J'ai également été amené à considérer le salaire en fonction des avantages sociaux. Les étudiants en hygiène me demandent souvent : « Quel salaire devrais-je demander ? » Eh bien, cela dépend de beaucoup de facteurs : y aura-t-il des avantages sociaux ? Gérerez-vous vos horaires ? Devrez-vous pointer en cas d'absence ou téléphoner ? Serez-vous responsable de vos fournitures d'hygiène et pourrez-vous commander les produits que vous utilisez ? Serez-vous à temps plein ? Quelles seront vos tâches ?

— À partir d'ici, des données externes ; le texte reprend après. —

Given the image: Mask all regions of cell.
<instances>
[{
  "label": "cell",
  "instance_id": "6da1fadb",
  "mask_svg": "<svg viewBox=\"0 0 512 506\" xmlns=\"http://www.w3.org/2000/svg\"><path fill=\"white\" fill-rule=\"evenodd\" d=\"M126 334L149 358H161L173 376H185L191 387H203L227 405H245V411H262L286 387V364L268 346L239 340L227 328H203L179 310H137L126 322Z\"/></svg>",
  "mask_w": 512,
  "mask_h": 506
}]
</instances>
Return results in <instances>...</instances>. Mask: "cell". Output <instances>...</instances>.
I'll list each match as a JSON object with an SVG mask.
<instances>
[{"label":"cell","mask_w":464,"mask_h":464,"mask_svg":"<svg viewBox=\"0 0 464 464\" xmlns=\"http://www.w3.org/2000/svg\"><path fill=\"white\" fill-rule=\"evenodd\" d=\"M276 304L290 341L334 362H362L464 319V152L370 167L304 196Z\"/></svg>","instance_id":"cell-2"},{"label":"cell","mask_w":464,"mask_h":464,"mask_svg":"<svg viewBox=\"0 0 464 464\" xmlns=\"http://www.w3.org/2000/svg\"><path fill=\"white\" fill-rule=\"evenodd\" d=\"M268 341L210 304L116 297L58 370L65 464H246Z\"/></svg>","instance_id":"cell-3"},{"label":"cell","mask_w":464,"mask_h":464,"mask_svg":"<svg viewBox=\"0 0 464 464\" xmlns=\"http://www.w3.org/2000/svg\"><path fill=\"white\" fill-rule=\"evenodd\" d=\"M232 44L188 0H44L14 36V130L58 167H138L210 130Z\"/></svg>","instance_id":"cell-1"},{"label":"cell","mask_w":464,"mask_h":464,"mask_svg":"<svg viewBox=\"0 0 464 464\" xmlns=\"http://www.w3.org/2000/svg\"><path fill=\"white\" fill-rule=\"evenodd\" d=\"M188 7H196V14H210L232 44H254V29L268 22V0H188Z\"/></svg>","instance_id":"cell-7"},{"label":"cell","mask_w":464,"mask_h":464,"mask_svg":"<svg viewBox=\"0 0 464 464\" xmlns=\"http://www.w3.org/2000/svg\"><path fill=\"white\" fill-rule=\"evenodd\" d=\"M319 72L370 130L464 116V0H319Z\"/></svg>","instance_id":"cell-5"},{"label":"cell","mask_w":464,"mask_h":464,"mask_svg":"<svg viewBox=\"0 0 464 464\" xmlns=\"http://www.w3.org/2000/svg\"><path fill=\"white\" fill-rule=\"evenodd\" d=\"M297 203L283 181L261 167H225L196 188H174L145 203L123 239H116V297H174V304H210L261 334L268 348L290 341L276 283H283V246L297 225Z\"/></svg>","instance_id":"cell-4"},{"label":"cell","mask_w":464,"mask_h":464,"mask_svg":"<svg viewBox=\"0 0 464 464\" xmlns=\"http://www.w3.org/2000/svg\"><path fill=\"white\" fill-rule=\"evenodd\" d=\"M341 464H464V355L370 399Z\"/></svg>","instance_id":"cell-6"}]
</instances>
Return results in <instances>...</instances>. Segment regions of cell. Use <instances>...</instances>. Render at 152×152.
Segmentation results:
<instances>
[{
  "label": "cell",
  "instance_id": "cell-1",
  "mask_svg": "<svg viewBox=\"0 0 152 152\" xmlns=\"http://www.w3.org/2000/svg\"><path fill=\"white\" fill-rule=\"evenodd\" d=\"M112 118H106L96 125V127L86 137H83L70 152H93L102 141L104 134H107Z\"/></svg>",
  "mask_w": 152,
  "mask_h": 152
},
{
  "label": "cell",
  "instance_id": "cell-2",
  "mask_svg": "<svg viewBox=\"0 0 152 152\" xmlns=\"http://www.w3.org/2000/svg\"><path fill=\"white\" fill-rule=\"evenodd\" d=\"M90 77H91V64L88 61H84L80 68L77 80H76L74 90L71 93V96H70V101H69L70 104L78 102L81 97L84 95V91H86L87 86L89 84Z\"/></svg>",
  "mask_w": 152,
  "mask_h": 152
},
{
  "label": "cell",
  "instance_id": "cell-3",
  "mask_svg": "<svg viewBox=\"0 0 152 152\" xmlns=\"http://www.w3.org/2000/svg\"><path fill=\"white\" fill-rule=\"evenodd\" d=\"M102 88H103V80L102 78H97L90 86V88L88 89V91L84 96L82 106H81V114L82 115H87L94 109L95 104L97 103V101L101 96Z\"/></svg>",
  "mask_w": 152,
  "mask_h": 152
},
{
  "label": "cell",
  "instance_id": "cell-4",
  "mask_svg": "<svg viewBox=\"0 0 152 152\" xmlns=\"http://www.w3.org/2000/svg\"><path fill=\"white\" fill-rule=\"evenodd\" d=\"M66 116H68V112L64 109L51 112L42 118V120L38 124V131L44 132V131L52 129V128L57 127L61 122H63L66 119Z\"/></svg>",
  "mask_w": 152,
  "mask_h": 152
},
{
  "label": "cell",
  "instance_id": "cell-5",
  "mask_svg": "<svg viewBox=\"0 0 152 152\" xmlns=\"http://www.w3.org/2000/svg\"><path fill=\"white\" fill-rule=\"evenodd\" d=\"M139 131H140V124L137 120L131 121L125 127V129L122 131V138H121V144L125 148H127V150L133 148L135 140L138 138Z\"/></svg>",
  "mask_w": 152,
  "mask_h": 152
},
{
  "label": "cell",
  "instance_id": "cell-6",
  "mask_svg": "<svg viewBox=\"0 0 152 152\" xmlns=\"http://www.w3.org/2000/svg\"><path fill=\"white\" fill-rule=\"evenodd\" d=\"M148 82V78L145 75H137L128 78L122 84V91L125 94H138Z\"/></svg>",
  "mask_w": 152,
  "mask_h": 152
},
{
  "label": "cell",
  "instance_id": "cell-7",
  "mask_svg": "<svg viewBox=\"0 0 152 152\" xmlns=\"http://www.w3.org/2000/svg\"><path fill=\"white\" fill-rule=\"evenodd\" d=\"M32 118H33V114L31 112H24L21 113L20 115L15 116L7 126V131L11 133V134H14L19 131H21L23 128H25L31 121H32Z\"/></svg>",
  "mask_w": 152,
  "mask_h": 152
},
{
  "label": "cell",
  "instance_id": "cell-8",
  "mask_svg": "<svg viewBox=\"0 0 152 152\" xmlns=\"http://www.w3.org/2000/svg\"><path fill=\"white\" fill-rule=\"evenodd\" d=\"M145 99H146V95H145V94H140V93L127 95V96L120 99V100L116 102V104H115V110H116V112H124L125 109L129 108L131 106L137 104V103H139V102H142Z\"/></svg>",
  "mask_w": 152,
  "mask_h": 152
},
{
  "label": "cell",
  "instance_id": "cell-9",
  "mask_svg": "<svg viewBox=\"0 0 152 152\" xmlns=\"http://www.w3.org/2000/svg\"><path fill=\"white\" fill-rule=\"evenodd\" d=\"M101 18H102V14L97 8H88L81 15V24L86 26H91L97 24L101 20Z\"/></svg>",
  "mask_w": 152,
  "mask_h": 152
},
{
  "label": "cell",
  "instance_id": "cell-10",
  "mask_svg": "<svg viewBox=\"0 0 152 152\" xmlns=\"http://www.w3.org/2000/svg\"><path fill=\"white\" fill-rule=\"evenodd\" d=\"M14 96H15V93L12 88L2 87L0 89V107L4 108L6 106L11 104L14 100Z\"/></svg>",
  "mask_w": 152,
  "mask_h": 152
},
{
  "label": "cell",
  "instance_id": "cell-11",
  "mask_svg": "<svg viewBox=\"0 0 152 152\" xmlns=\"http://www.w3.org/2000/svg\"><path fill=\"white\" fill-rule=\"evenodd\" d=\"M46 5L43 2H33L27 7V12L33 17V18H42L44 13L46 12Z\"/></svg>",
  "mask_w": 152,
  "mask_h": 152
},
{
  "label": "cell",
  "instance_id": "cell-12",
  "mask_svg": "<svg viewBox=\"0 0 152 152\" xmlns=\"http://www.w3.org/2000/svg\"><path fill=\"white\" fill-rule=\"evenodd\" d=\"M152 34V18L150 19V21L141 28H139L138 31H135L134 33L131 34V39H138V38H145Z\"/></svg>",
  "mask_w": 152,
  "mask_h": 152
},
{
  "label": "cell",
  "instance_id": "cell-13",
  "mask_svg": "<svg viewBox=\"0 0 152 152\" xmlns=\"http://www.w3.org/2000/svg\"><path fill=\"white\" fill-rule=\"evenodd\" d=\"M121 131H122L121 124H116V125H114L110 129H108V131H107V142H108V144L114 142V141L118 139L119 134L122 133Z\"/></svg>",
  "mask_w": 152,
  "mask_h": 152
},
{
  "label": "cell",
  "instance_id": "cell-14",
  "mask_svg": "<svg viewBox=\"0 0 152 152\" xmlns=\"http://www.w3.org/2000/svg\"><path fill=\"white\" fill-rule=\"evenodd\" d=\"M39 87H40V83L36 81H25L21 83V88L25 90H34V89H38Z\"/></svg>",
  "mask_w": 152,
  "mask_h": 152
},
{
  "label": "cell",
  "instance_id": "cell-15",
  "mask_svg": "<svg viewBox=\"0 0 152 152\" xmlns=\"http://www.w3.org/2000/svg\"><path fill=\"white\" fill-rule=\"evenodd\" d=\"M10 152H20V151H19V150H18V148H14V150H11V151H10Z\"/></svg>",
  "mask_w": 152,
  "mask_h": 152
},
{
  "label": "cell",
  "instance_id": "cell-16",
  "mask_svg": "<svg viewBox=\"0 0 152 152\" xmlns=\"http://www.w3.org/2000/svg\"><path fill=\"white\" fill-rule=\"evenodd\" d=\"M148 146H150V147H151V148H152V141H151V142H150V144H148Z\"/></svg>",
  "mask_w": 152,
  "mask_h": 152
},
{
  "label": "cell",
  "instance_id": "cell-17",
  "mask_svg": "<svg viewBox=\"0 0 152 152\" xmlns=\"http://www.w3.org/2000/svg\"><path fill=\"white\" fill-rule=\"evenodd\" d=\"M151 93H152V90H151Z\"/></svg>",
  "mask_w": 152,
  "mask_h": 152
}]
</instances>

Tant de choses à prendre en compte . J'ai occupé des emplois bien rémunérés sans avantages sociaux, et aussi des emplois mal payés avec des avantages supplémentaires pour compenser – des avantages comme des instruments de qualité, des horaires de travail agréables, un environnement de travail agréable, etc.
Je pense que le facteur le plus important pour s'affirmer au travail est le professionnalisme. Êtes-vous perçu comme un professionnel dévoué ? Évaluez-vous, soyez fier de votre travail et défendez vos intérêts comme le professionnel dentaire que vous êtes. Tissez des liens avec vos collègues ou votre supérieur hiérarchique pour avoir l'impression de pouvoir leur parler des problèmes rencontrés au travail.
Par Michelle Watkins, RDH
À propos de l'auteur : Michelle est une hygiéniste dentaire avec une expérience de travail en pratique privée, en santé publique, en éducation et en défense des droits.